The link to the problem: https://leetcode.com/problems/longest-absolute-file-path/
(Also the same question in CodeSignal — longestPath)
Suppose we have a file system that stores both files and directories.
It looks like this (with ⟶ representing the tab character):
dir
⟶ subdir1
⟶ ⟶ file1.ext
⟶ ⟶ subsubdir1
⟶ subdir2
⟶ ⟶ subsubdir2
⟶ ⟶ ⟶ file2.ext
If we were to write this representation in code, it will look like this: "dir\n\tsubdir1\n\t\tfile1.ext\n\t\tsubsubdir1\n\tsubdir2\n\t\tsubsubdir2\n\t\t\tfile2.ext"
. Note that the '\n'
and '\t'
are the new-line and tab characters.
Every file and directory has a unique absolute path in the file system, which is the order of directories that must be opened to reach the file/directory itself, all concatenated by '/'s
. Using the above example, the absolute path to file2.ext
is "dir/subdir2/subsubdir2/file2.ext"
. Each directory name consists of letters, digits, and/or spaces. Each file name is of the form name.extension
, where name
and extension
consist of letters, digits, and/or spaces.
Given a string input
representing the file system in the explained format, return the length of the longest absolute path to a file in the abstracted file system. If there is no file in the system, return 0
.
Thoughts:
For me, I think the most difficult part of this problem is to understand the problem description. If you take a deep look at the example input "dir\n\tsubdir1\n\t\tfile1.ext\n\t\tsubsubdir1\n\tsubdir2\n\t\tsubsubdir2\n\t\t\tfile2.ext"
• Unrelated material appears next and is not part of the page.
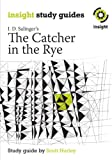 Scott Hurley The Catcher in the Rye (Insight Study Guides)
, we can find some tips that can help us to solve the problem:
- The input is formed by folder names and file names which are all separated by new-line character ‘\n’.
- The number of the tab character ‘\t’ represents the level of the folder or file from the root directory. For example, we can see that there are 2 tabs before file1.ext, this means that we need to open two folders if we want to reach the file.
- The goal of this problem is to find the longest absolute path to a file. Hence, it is important to know how to get the absolute path lengths every time when we find a file.
So our first question is, how can we get the absolute path of a certain file?
According to our first fact, we can simply get all the folder and file names by using the string.split() method and put all the names into a string array.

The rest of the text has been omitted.